> _Data extracted from a collection_

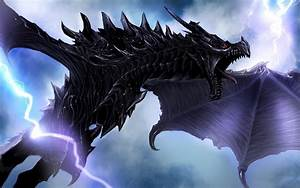 Lightning Dragon HD Wallpapers - New HD Wallpapers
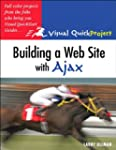 Building a Web Site with Ajax: Visual...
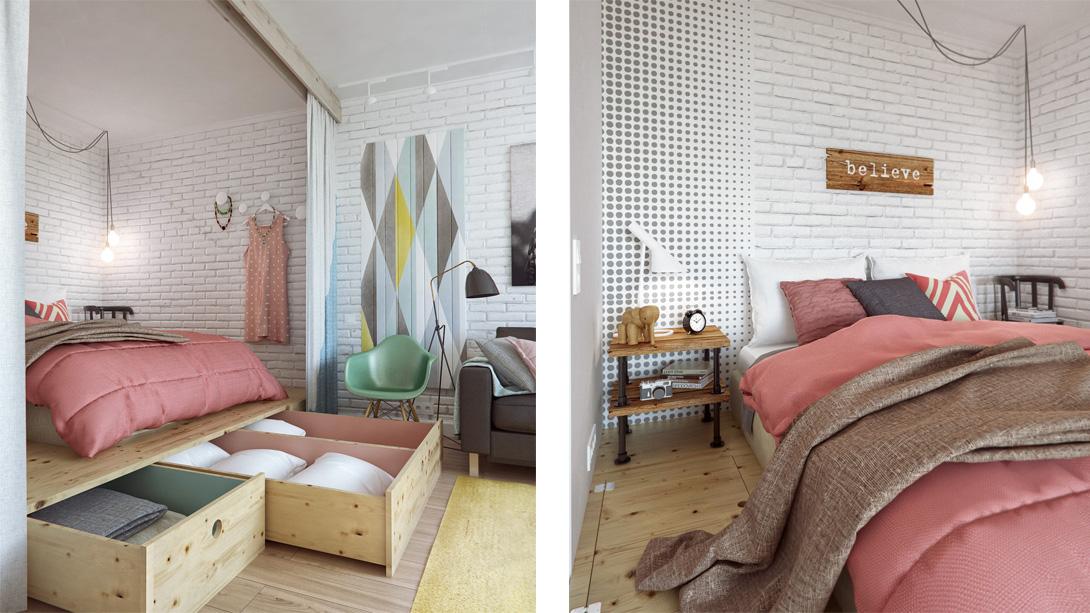 Дизайн спальни в небольшой квартире в Москве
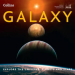 GALAXY: EXPLORE THE UNIVERSE, PLANETS AND STAR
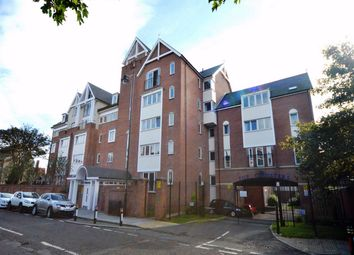 Thumbnail 2 bed flat to rent in Park Hall, The Cloisters, Sunderland, Tyne And Wear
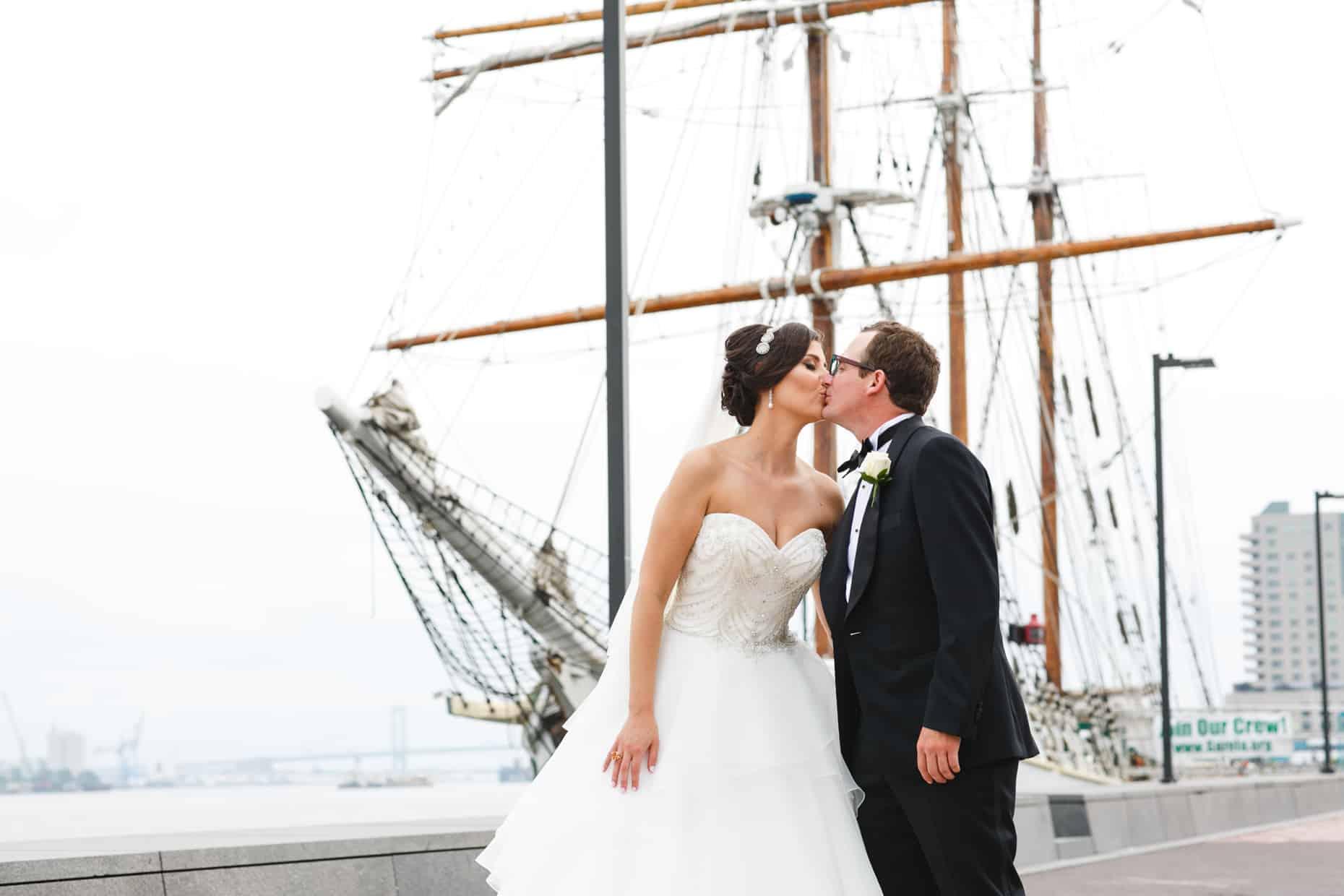 Old City Philadelphia Wedding Picture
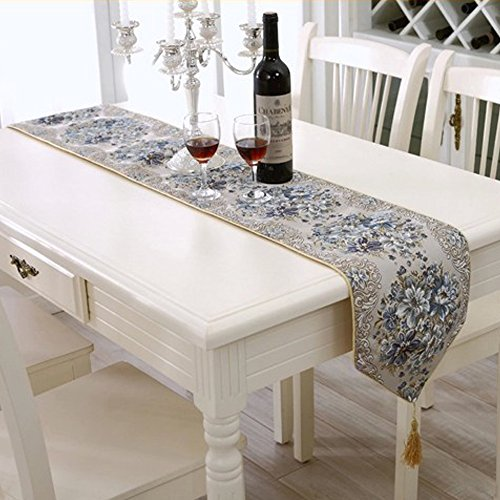 Dining Room Table Runner: Uses For Table Runners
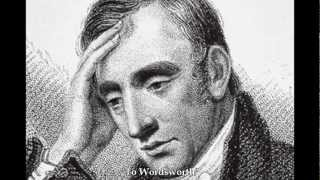 """To Wordsworth,"" by Percy Bysshe Shelley"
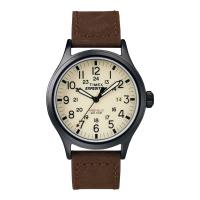 Timex Expedition T49963 Herrenuhr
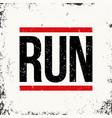running sportswear emblem athletic apparel design vector image vector image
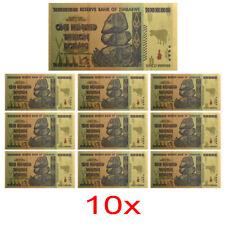 10x Zimbabwe 100 Trillion Banknote Gold Bill World Money Value Collection 2h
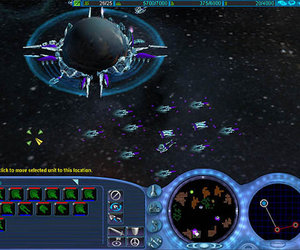 Conquest: Frontier Wars Screenshots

> _WORK TO BE COMPLETED_
Return each line above word for word. Skip the pictures.

> _ANSWER TO THIS EXERCISE_
 Lightning Dragon HD Wallpapers - New HD Wallpapers
 Building a Web Site with Ajax: Visual...
 Дизайн спальни в небольшой квартире в Москве
 GALAXY: EXPLORE THE UNIVERSE, PLANETS AND STAR
 Thumbnail 2 bed flat to rent in Park Hall, The Cloisters, Sunderland, Tyne And Wear
 Old City Philadelphia Wedding Picture
 Dining Room Table Runner: Uses For Table Runners
 """To Wordsworth,"" by Percy Bysshe Shelley"
 Timex Expedition T49963 Herrenuhr
running sportswear emblem athletic apparel design vector image vector image
 10x Zimbabwe 100 Trillion Banknote Gold Bill World Money Value Collection 2h
 Conquest: Frontier Wars Screenshots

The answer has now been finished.